I started out making Halloween costumes and clothing, eventually doing theater costuming. I transitioned into cosplay sometime later and had to learn how to wrangle all sorts of bizarre materials and shove an obscene amount of material through my machine. I also learned how to properly maintain a standard machine after using a vintage Singer for much of my life. I love my modern Janome and I hope you’ll come to love and master your machine too.
Here are some of the most important I’ve learned, from everyday sewing to theater costuming to cosplay, from trial and error, that should help you become a sewing machine master.
Using the right needle
Always use the right needle for the right job. If you only work with cotton and polyester fabrics, you’ll likely only put universal needles into your machine. They’re a sharp general-purpose needle that can handle basic woven fabrics. It can sew through a few layers of cotton or polyester and can even sew through materials like duck canvas, 2mm EVA foam, tablecloth vinyl, linen, satin, and light to medium weight woven materials
But what happens when you use other types of fabrics? You’ll need a specialized needle to do the job and work properly with your fabric.
When working with stretchy fabrics, you’ll need a stretch, jersey, or knit needle. This type of needle has a rounded point instead of a sharp one and is sometimes referred to as a ballpoint needle. The ballpoint allows the needle to push the weave of the fabric to the side and wedge between it. If you puncture the fabric and break the weave, it causes bunching and loose stitches, but by wedging between the weave, the stitches are even and secure. It also ensures the fabric moves properly along the feeder dogs without the assistance of a walking foot and does not snag.
In general, a stretch needle will get you through most stretchy fabrics including spandex, knits, jersey, and neopreme. A jersey or knit needle will work as well, but a stretch needle is pretty much the equivalent of a universal stretchy thing, so it’s a good needle to keep around if you like stretchy things like me.
Heavy duty and leather fabrics
For heavy fabrics including stiff vinyl, leather, thick suede, and other thick or bulky fabric, you’ll need a leather needle. Leather needles, sometimes called heavy-duty needles, are thicker than universal needles and are incredibly sharp. This allows them to pierce through thick fabrics without needing extra force or power from your sewing machine. If you notice your machine having trouble punching through a large number of layers of cotton or polyester, you can swap to a leather needle for the extra strength to punch through all those layers.
While you can’t go sharpen a needle, you do need to make sure your needle is in good working condition. This means the needle should be straight and not bent. Sharp needles must be pointy and not dulled. Your needle should be changed every few projects or when you notice dropped stitches or tangled thread. Damaged needles can cause stitches to drop and tangle and may potentially snag threads in your fabrics, causing runs. Always keep your needle in proper working order!
Only use good thread
This seems like an odd thing and you might say, “Sammy, why should I be a thread snob?” Well here’s why.
Thread has a twist to it. You can’t see it with the naked eye, but you could feasibly see it with a good magnifying glass. Thread is twisted to give it strength and to make it run easier through the machine. The better the thread quality, the better the twist.

**WORK ITEM:**
State whether each statement agrees with the sewing passage, giving yes or no along with the exact words from the passage that decide it: 1. A stretch needle has a rounded point. 2. Leather needles are thinner than universal needles. 3. Thread is twisted to give it strength. Use only the sewing passage as your source.

**RECORD SET:**
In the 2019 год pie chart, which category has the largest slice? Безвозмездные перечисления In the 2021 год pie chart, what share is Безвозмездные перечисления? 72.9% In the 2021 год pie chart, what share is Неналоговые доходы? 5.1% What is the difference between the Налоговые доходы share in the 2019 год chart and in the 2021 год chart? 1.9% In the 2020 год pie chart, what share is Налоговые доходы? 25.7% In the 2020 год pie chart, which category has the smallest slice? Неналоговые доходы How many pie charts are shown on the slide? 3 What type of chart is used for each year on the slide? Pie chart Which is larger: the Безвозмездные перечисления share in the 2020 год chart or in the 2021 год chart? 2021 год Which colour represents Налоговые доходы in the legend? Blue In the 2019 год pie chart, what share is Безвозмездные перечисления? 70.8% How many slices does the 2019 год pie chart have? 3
--
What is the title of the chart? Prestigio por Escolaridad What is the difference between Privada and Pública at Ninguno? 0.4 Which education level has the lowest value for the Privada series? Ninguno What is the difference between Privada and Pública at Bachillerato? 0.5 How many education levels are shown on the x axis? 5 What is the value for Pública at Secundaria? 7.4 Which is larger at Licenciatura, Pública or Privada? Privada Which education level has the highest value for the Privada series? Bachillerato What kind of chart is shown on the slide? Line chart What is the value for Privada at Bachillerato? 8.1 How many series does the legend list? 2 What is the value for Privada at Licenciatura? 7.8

**REPLY:**
1. Yes: "This type of needle has a rounded point instead of a sharp one"
2. No: "Leather needles, sometimes called heavy-duty needles, are thicker than universal needles"
3. Yes: "Thread is twisted to give it strength and to make it run easier through the machine."